Batch size for the evaluation. The auto:N batch size is not used for API models, but numeric batch sizes are used for APIs. Only int batch size supported at the moment.

pod

Specify extra information for the lm-eval job’s pod.

  • container: Extra container settings for the lm-eval container.

    • env: Specify environment variables. It uses the EnvVar data structure of kubernetes.

    • volumeMounts: Mount the volumes into the lm-eval container.

    • resources: Specify the resources for the lm-eval container.

  • volumes: Specify the volume information for the lm-eval and other containers. It uses the Volume data structure of kubernetes.

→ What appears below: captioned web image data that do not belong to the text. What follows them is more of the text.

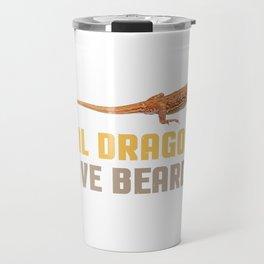 Real Dragons Have Beards Bearded Dragon Lizard  Travel Mug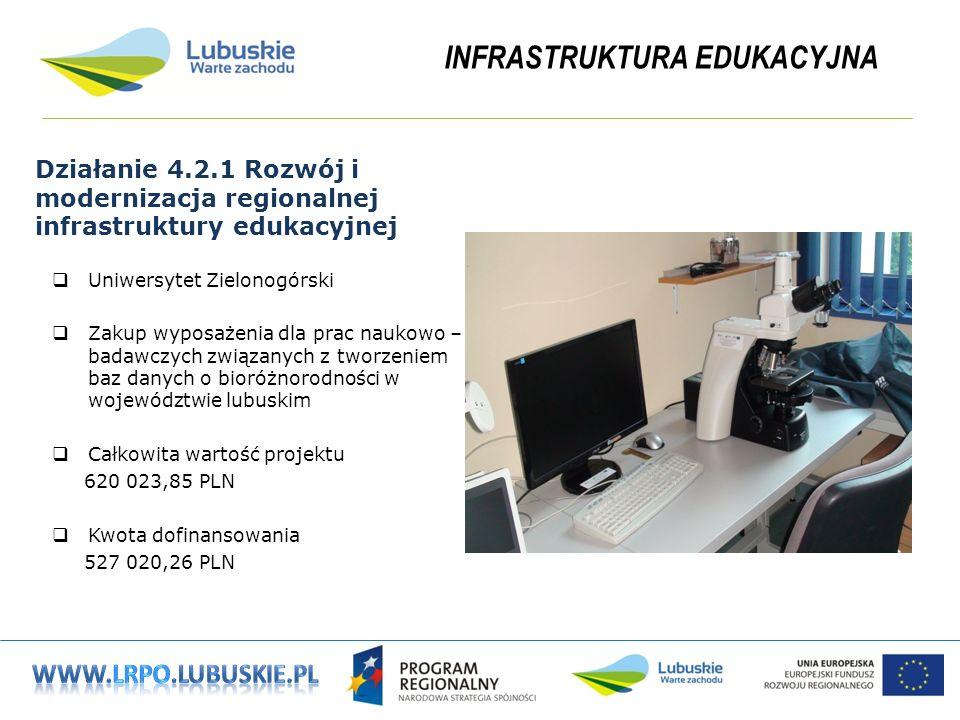 INFRASTRUKTURA EDUKACYJNA Działanie 4.2.1 Rozwój i modernizacja regionalnej infrastruktury edukacyjnej Uniwersytet Zielonogórski Zakup wyposażenia dla prac naukowo – badawczych związanych z tworzeniem baz danych o bioróżnorodności w województwie lubuskim Całkowita wartość projektu 620 023,85 PLN Kwota dofinansowania 527 020,26 PLN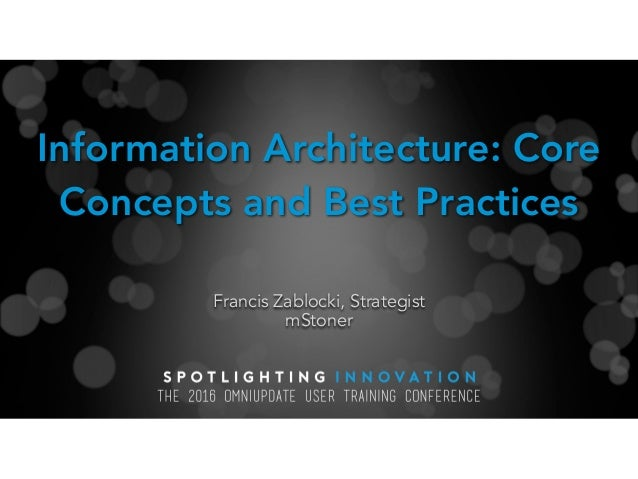 Information Architecture: Core Concepts and Best Practices Francis Zablocki, Strategist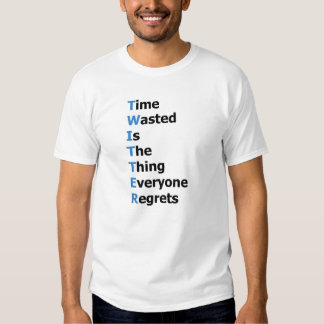 Time Wasted Shirt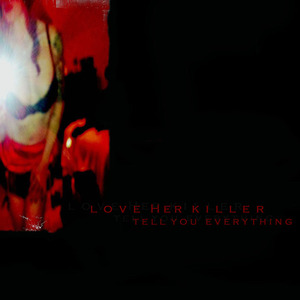 Love Her Killer  - Tell You Everything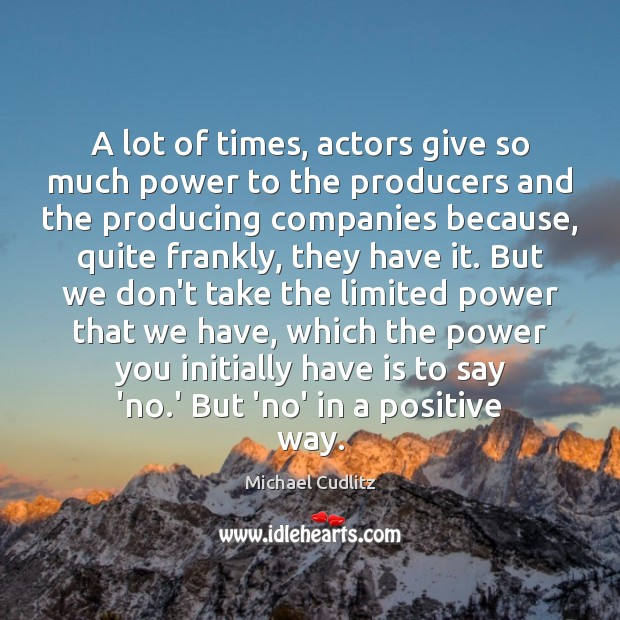 A lot of times, actors give so much power to the producers Image
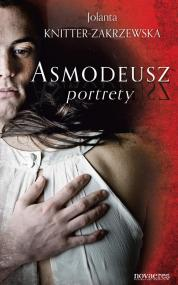 Asmodeusz. Portrety — Jolanta Knitter-Zakrzewska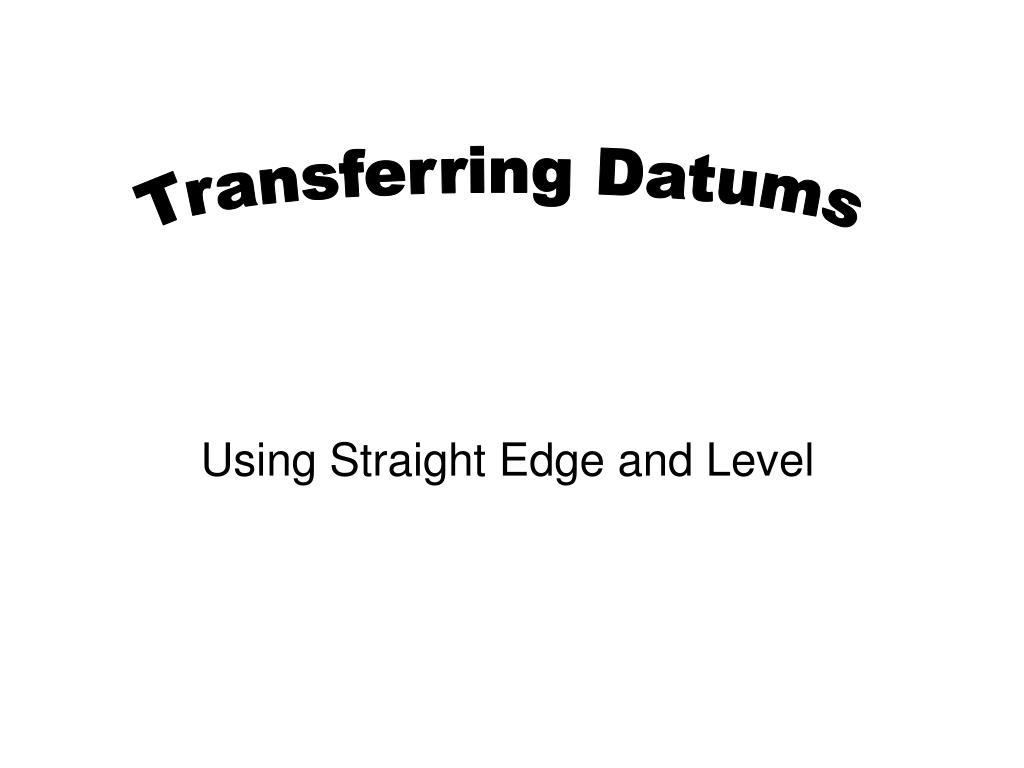 Transferring Datums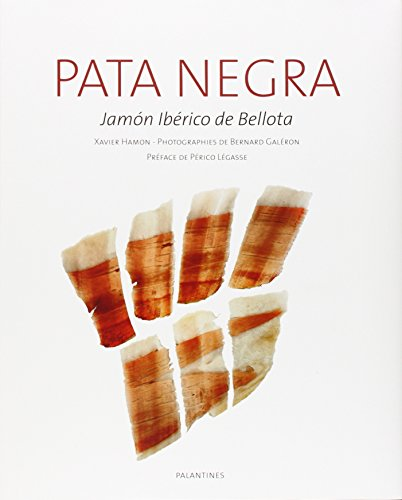 PATA NEGRA - JAMON IBERICO DE BELLOTA par Bernard GALERON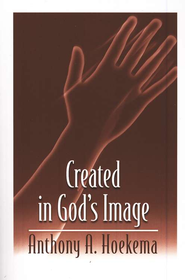 Created in God's Image   -              By: Anthony Hoekema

  • sideCars: A list of containers that run along with the lm-eval container. It uses the Container data structure of kubernetes.

outputs

This sections defines custom output locations for the evaluation results storage. At the moment only Persistent Volume Claims (PVC) are supported.

outputs.pvcManaged

Create an operator-managed PVC to store this job’s results. The PVC will be named <job-name>-pvc and will be owned by the LMEvalJob. After job completion, the PVC will still be available, but it will be deleted upon deleting the LMEvalJob. Supports the following fields:

  • size: The PVC’s size, compatible with standard PVC syntax (e.g. 5Gi)

outputs.pvcName

Binds an existing PVC to a job by specifying its name. The PVC must be created separately and must already exist when creating the job.

Examples

Environment Variables

If the LMEvalJob needs to access a model on HuggingFace with the access token, you can set up the HF_TOKEN as one of the environment variables for the lm-eval container:

apiVersion: trustyai.opendatahub.io/v1alpha1
kind: LMEvalJob
metadata:
  name: evaljob-sample
spec:
  model: hf
  modelArgs:
  - name: pretrained
    value: huggingfacespace/model
  taskList:
    taskNames:
    - unfair_tos
  logSamples: true
  pod:
    container:
      env: (1)
      - name: HF_TOKEN
        value: "My HuggingFace token"
1 spec.pod.env fields are passed directly to the LMEvalJob’s container as environment variables.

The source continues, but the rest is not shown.